Lawmakers began pressing the agency for answers before the NTSB began its investigation last week. 

"For those who use the Metro system on a daily basis, [last Monday’s] tragic events represent a nightmare situation in which passengers were left in the dark, breathing potentially toxic smoke and fumes, for close to one hour before first responders allowed an evacuation," Warner wrote in a letter to former Washington Metropolitan Area Transit Authority Chairman Richard Sarles, who retired at the end of last week in an exit that was planned long before the Yellow Line incident. 

"While the incident currently is under investigation by a team from the National Transportation Safety Board, the circumstances reported by dozens of passengers and witnesses are disturbing," Warner continued. "I understand that the National Transportation Safety Board (NTSB) is now beginning a thorough and comprehensive investigation of yesterday’s incident which limits your ability to discuss the events in detail. However, general training and coordination procedures are clearly at issue here, and I therefore request a full briefing as soon as possible."

NTSB officials have attributed the smoke in Metro’s Yellow Line tunnel to an  “electrical arcing incident” that occurred near the agency’s L’Enfant Plaza station, which is a major transfer station that is located near the NTSB’s Washington headquarters.
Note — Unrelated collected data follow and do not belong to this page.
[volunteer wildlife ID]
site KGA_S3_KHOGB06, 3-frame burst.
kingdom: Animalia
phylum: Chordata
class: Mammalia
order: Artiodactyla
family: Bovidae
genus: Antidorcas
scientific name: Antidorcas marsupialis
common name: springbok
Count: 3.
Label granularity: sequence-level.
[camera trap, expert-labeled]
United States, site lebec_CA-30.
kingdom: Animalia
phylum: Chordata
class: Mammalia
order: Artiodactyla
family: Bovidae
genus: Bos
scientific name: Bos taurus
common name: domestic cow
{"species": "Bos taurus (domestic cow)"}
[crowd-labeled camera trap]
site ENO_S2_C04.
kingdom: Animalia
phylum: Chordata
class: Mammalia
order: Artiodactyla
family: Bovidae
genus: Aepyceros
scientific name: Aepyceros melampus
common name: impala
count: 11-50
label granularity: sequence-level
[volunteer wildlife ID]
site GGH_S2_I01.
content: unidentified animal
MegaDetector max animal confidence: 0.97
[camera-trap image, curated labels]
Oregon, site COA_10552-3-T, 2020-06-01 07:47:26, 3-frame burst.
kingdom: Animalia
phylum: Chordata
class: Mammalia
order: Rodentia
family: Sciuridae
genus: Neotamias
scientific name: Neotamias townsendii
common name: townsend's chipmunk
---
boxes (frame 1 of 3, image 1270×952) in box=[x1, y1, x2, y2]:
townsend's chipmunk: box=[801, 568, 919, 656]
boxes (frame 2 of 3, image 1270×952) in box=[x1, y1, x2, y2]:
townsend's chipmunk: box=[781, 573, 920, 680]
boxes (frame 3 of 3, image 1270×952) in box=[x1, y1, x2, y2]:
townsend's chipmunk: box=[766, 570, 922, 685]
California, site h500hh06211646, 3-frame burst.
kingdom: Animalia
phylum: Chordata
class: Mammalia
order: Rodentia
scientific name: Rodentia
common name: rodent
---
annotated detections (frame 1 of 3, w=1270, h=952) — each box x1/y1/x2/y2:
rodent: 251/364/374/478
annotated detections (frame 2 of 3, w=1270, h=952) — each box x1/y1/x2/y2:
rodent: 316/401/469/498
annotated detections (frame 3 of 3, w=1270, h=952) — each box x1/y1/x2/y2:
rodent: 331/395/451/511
“On January 12, 2015, about 3:15 p.m. eastern standard time, Washington Metropolitan Area Transit Authority (WMATA) Metrorail train 302 stopped after encountering an accumulation of heavy smoke while traveling southbound in a tunnel between the L’Enfant Plaza Station and the Potomac River Bridge,” the agency said in its preliminary report. 

“NTSB investigators have inspected the area of the incident, where they observed severe electrical arcing damage to the third rail and electrical cables about 1,100 feet ahead of train 302,” the report continued. “Recorded data shows that at about 3:06 p.m., an electrical breaker at one end of a section of third rail tripped (opened). At about 3:16 p.m. the WMATA Operations Control Center (OCC) began activating ventilation fans in an effort to exhaust smoke from the area. The electrical breaker at the other end of the third rail section remained closed; supplying power until the WMATA OCC remotely sent a command to open the breaker at about 3:50 p.m.” 

Metro and Washington, D.C. officials have been criticized for allowing such a long gap before emergency responders could reach passengers who were stuck on the smoke-filled train.